* _Task A_
Transcribe the passage on the chromatic number of a partitioned graph, starting with "I think I finally" and going on through "more general form.".
* _Task B_
In the passage on the chromatic number of a partitioned graph, what method is used to prove the theorem?

* _Excerpt_
Upper bound for chromatic number of partitioned graph.

Solution 1:

I think I finally understand @kabenyuk's answer. I'm going to rewrite it in a way that I find easier to understand. To justify such a repetitive answer, I will state the result in a slightly more general form.

Theorem. Let $n$ be a positive integer. Let $G=(V,E)$ be a (finite) graph of order $v=|V|$. Suppose the vertex set $V$ is partitioned into $n$ disjoint subsets $V_1,\dots,V_n$. Let $W_i=V_1\cup V_2\cup\cdots\cup V_i$. Suppose that, for each $j$ ($1\lt j\le n$), there exist a set $X_j\subseteq W_{j-1}$ and a mapping $f_j:X_j\to V_j$ such that $|X_j|=j-1$ and $\{x,f_j(x)\}\notin E$ for all $x\in X_j$. Then $\chi(G)\le v-n+1$.

[This is more general because the set $X_j$ is not required to consist of one element from each of the sets $V_1,\dots,V_{j-1}$, just any $j-1$ elements of $W_{j-1}=V_1\cup\cdots\cup V_{j-1}$.]

The proof is by induction on $n$. The case $n=1$ being trivial, we assume $n\gt1$. By induction, the subgraph induced by $W_{n-1}$ can be properly colored with at most $|W_{n-1}|-n+2$ colors; let such a coloring be fixed.

By hypothesis we have a set $X_n\subseteq W_{n-1}$ and a mapping $f_n:X_n\to V_n$ such that $|X_n|=n-1$ and $\{x,f_n(x)\}\notin E$ for all $x\in X_n$. We consider two cases.

Case 1. Every color occurring in $X_n$ also occurs in $W_{n-1}\setminus X_n$.

* _Stored data_
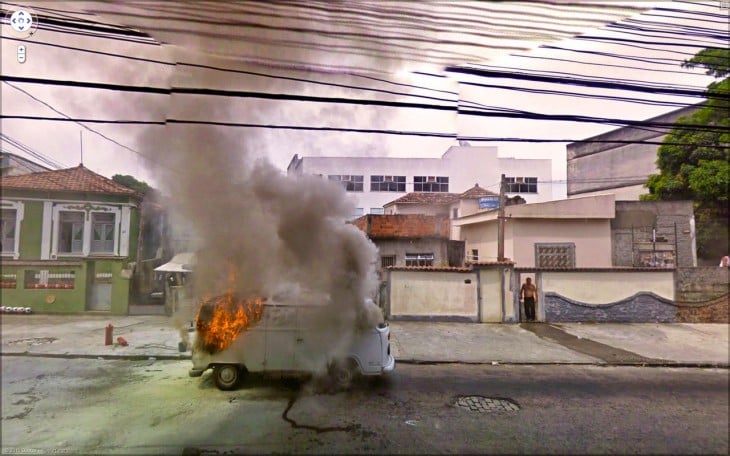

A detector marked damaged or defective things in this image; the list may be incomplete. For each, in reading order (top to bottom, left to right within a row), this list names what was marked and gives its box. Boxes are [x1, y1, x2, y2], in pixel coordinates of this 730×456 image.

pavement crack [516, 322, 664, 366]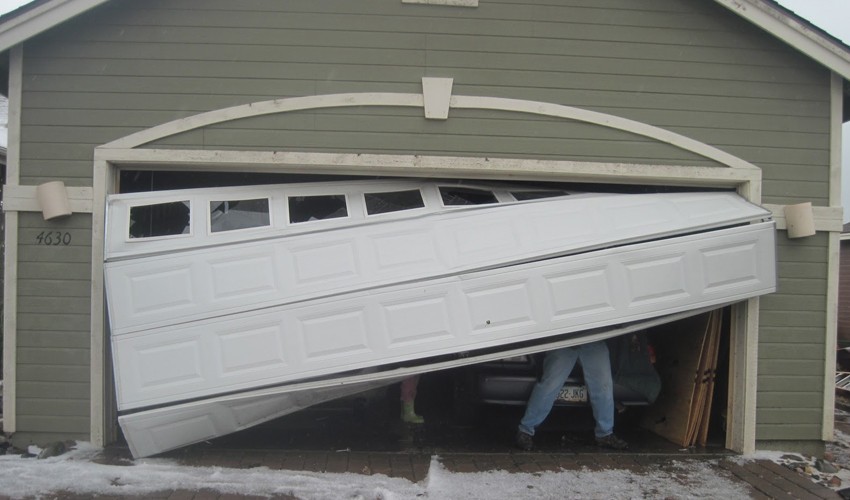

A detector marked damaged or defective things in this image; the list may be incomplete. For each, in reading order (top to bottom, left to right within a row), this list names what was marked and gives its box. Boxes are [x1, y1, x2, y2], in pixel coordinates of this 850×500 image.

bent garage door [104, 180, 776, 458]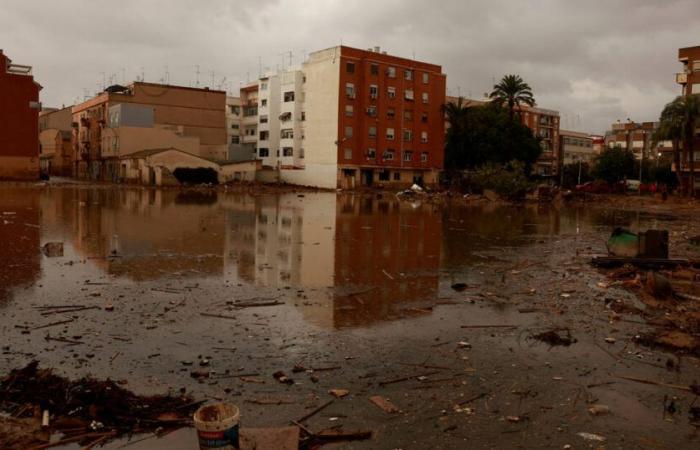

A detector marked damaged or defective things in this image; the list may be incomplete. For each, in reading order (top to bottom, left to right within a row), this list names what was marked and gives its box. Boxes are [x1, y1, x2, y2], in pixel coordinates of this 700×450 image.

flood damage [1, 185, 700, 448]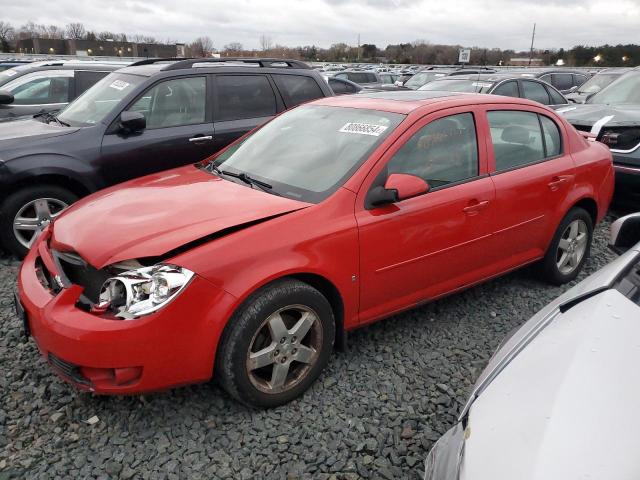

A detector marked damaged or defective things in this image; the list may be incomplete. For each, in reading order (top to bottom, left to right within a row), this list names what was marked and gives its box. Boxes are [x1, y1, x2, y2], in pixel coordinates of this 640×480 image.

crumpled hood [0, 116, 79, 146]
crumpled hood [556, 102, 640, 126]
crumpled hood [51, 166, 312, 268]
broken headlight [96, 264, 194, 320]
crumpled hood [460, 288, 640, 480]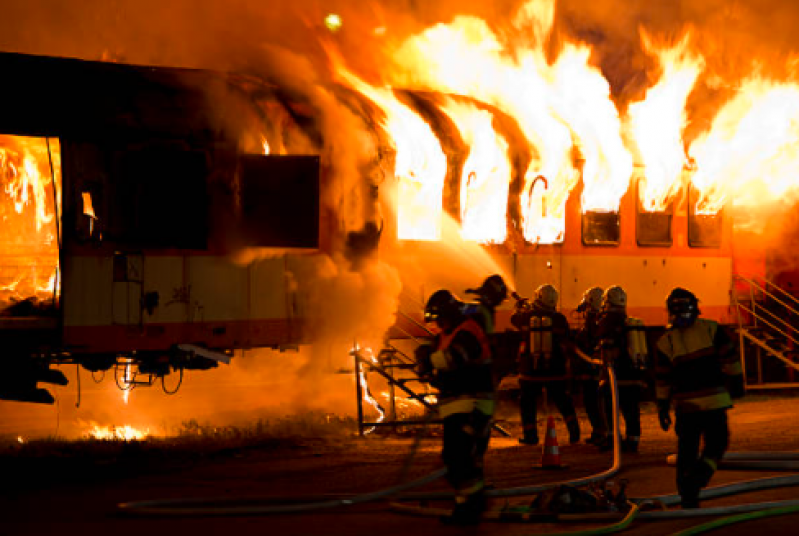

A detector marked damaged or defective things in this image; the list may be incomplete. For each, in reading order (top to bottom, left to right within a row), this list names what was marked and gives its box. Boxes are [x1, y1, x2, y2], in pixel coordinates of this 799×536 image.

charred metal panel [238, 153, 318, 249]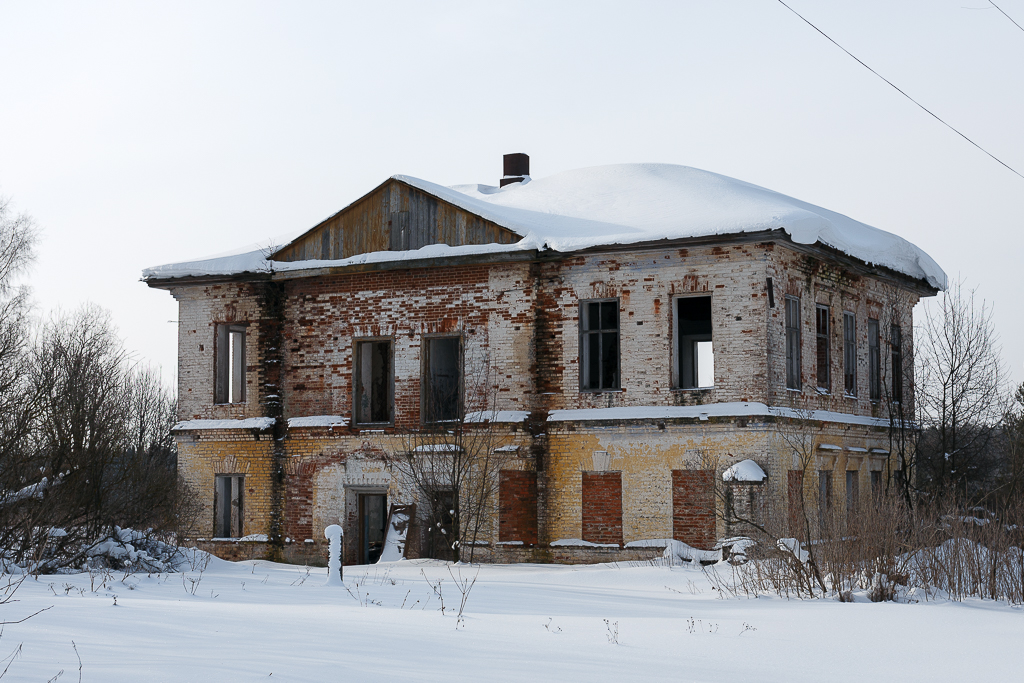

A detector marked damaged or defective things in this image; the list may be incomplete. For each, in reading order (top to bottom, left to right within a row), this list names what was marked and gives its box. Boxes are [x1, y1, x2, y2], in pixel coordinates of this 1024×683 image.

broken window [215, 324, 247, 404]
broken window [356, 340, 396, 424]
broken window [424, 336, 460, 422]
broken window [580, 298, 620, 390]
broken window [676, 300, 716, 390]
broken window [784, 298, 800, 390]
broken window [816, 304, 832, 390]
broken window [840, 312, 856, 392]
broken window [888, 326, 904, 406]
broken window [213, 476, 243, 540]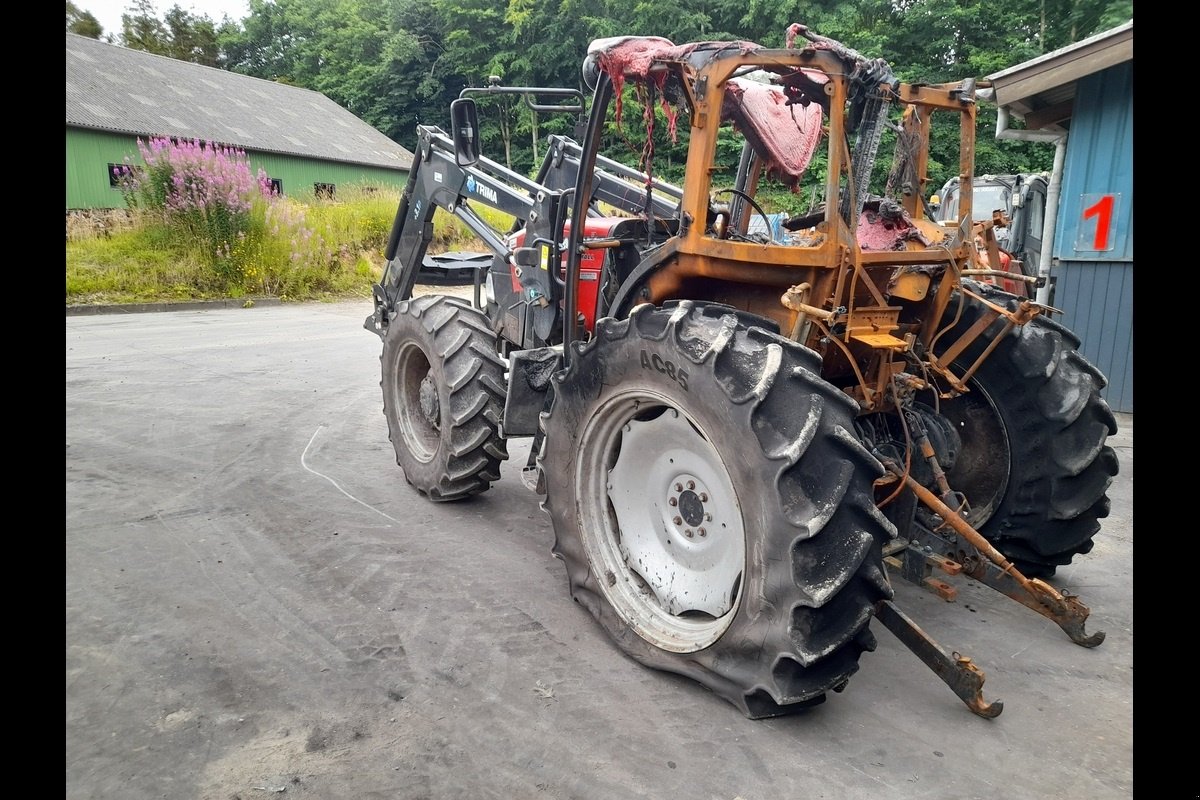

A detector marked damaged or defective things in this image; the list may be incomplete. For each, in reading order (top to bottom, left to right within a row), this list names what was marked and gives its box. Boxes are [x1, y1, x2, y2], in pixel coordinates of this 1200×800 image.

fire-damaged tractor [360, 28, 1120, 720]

* _Response box A_
I think I finally understand @kabenyuk's answer. I'm going to rewrite it in a way that I find easier to understand. To justify such a repetitive answer, I will state the result in a slightly more general form.

* _Response box B_
Induction on n.